Context
This question concerns sequence analysis using TraMineR
package. The package offers automatic transformation of temporal sequences (statuses in time) to event sequences (changes between statuses in time). One of the recurrent issues in my analyses concerns the options to distinguish events of change between equal statuses.
Question-specific example
Suppose we have sequences of employment statuses, e.g. work, unemployment, inactivity, retirement. The analysis is focused on career transitions, distinguishing between stable and transitional careers. All kinds of transitions are relevant, from work to unemployment, inactivity to work, but also (and most importantly) from work to work!
Question
For TraMineR
an event takes place when a status in a sequence is changed. For instance, the respondent had 3 years of work and then 1 in unemployment: Work-Work-Work-Unemployment (assuming annual interval). This is the STS format, representing statuses in time. However, in SPELL format we have additional information, e.g:
Status Time1 Time2
Work 1 2
Work 2 3
Work 3 3
Unemployment 3 4
From the table above we can clearly see that two work-to-work transition events have occurred (otherwise there would be just one line: Work from 1 to 3). The question is whether there is any convenient way to extract an event object from the sequence object based on these data.
Data
My data contains work-related respondent statuses in the SPELL format (status, begin & end time), like this:
to.SO <- structure(list(ID = c(10, 11, 11, 12, 13, 13, 13, 13, 14, 14,
14, 14, 14, 14, 14, 14, 14, 15, 15, 15, 15, 15, 15, 15), status = c(1,
1, 1, 1, 1, 1, 1, 1, 2, 3, 1, 2, 3, 2, 3, 1, 1, 1, 3, 1, 3, 3,
1, 3), time1 = c(1, 1, 104, 1, 1, 60, 109, 121, 1, 42, 47, 54,
64, 72, 78, 85, 116, 1, 29, 39, 69, 74, 78, 88), time2 = c(125,
104, 125, 125, 60, 109, 121, 125, 42, 47, 54, 64, 72, 78, 85,
116, 125, 29, 39, 69, 74, 78, 88, 125)), .Names = c("ID", "status",
"time1", "time2"), row.names = 10:33, class = "data.frame")
What I have tried
As per this post I must convert SPELL to STS first, then define sequences:
sts.data <- seqformat(data=to.SO,from="SPELL",to="STS",
id="ID",begin="time1",end="time2",status="status",
limit=125,process=FALSE)
sts.seq <- seqdef(sts.data,right="DEL")
alphabed <- c("Work","Study","Unemployed")

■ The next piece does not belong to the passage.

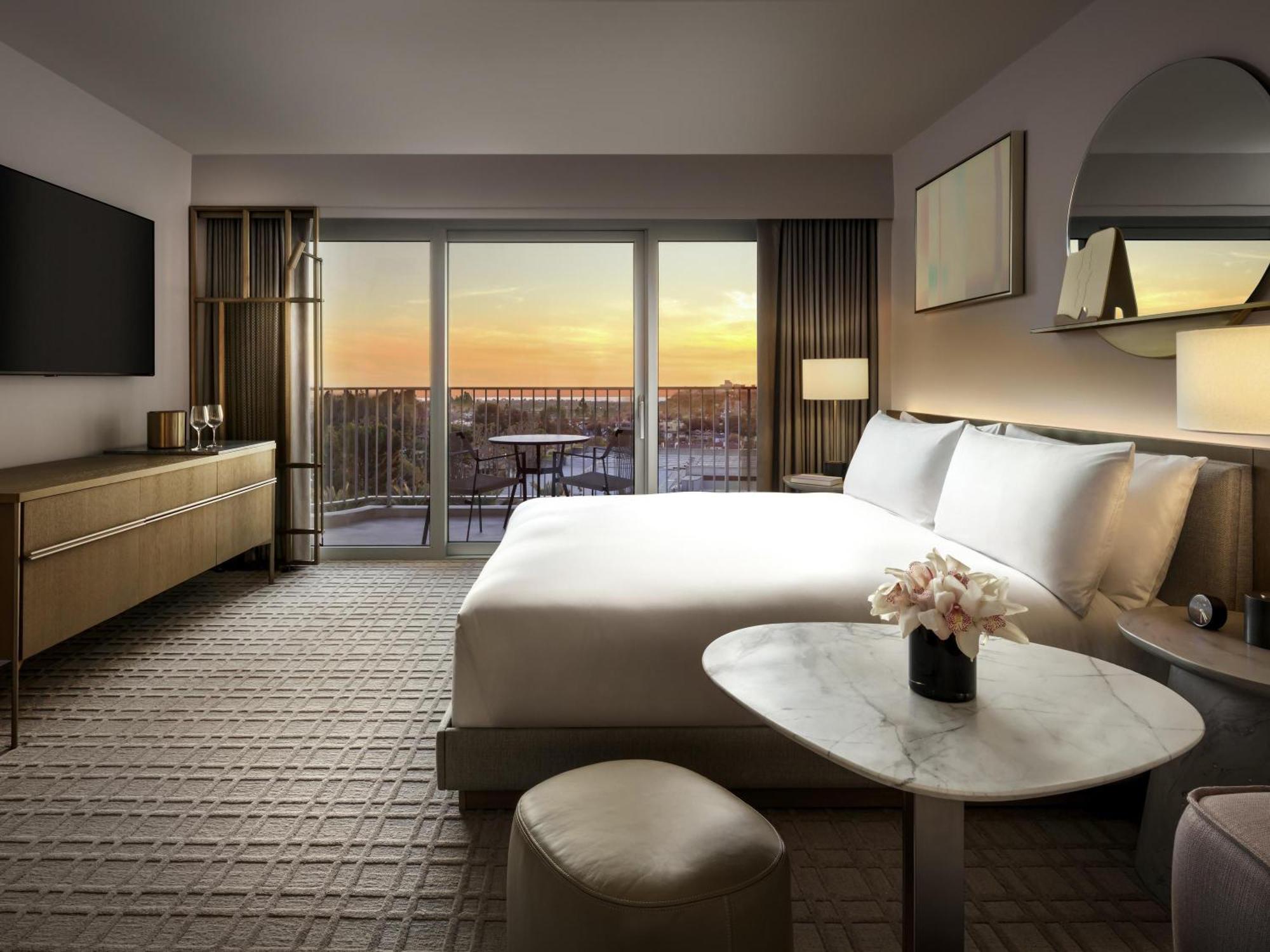 Deluxe King Room with View - Mobility Hearing Accessible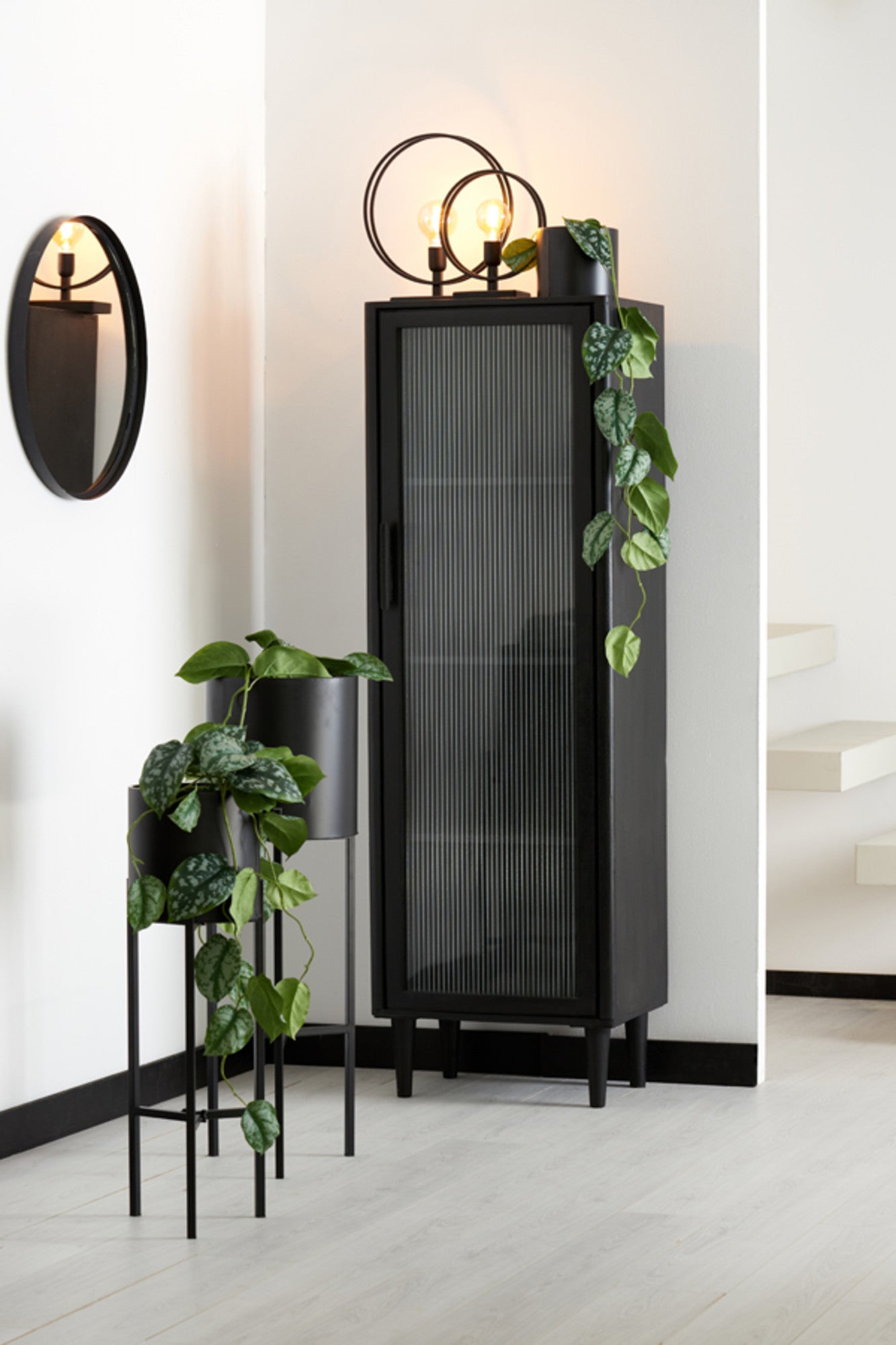 zwarte-metalen-tafellamp-light-living-rudra-variant-image3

alphabet(sts.seq) <- alphabed
The information I require is already lost at this step, but until the bug (see link) is resolved there is no other way. It still shows what I want to achieve:
sts.seqe <- seqecreate(sts.seq) # creating events
sts.seqe
My results
Here, the first four event sequences are identical. If you look at the SPELL data (to.SO), it is apparent that there are multiple work-to-work transitions involved for respondents with id 11 and 13. In my other article I solve this by ascribing different statuses to job-1, job-2 and so forth. It is a less desirable strategy however, since it (1) explodes the number of statuses making subsequent dissimilarity analysis difficult and (2) is not theoretically important which job in career it is, the status of employment alone should cover it.
Thanks
I imagine this goes beyond the existing package capabilities, but perhaps I am missing something. Thanks in advance for reading this long post (at least) and for having any suggestions.